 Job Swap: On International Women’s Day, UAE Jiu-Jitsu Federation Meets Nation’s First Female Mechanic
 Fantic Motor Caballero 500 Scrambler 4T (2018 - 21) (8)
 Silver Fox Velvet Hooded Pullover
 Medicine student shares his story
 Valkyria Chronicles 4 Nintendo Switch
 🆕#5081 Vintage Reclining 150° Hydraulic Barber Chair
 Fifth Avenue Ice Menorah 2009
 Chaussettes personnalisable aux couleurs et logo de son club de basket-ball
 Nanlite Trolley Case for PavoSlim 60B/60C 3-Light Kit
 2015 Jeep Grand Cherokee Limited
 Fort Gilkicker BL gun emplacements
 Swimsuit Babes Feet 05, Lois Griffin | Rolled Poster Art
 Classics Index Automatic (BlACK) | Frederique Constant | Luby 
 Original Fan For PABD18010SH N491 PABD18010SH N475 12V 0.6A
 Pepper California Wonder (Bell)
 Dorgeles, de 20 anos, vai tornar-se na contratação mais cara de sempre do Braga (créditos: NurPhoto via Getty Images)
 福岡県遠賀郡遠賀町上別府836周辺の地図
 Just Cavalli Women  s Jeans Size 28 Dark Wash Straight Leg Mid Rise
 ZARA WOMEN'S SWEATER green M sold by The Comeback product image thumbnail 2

• • • • •

What to do =>
Can you quote the listing above in full, reproducing each line word for word?

Task result =>
 Job Swap: On International Women’s Day, UAE Jiu-Jitsu Federation Meets Nation’s First Female Mechanic
 Fantic Motor Caballero 500 Scrambler 4T (2018 - 21) (8)
 Silver Fox Velvet Hooded Pullover
 Medicine student shares his story
 Valkyria Chronicles 4 Nintendo Switch
 🆕#5081 Vintage Reclining 150° Hydraulic Barber Chair
 Fifth Avenue Ice Menorah 2009
 Chaussettes personnalisable aux couleurs et logo de son club de basket-ball
 Nanlite Trolley Case for PavoSlim 60B/60C 3-Light Kit
 2015 Jeep Grand Cherokee Limited
 Fort Gilkicker BL gun emplacements
 Swimsuit Babes Feet 05, Lois Griffin | Rolled Poster Art
 Classics Index Automatic (BlACK) | Frederique Constant | Luby 
 Original Fan For PABD18010SH N491 PABD18010SH N475 12V 0.6A
 Pepper California Wonder (Bell)
 Dorgeles, de 20 anos, vai tornar-se na contratação mais cara de sempre do Braga (créditos: NurPhoto via Getty Images)
 福岡県遠賀郡遠賀町上別府836周辺の地図
 Just Cavalli Women  s Jeans Size 28 Dark Wash Straight Leg Mid Rise
 ZARA WOMEN'S SWEATER green M sold by The Comeback product image thumbnail 2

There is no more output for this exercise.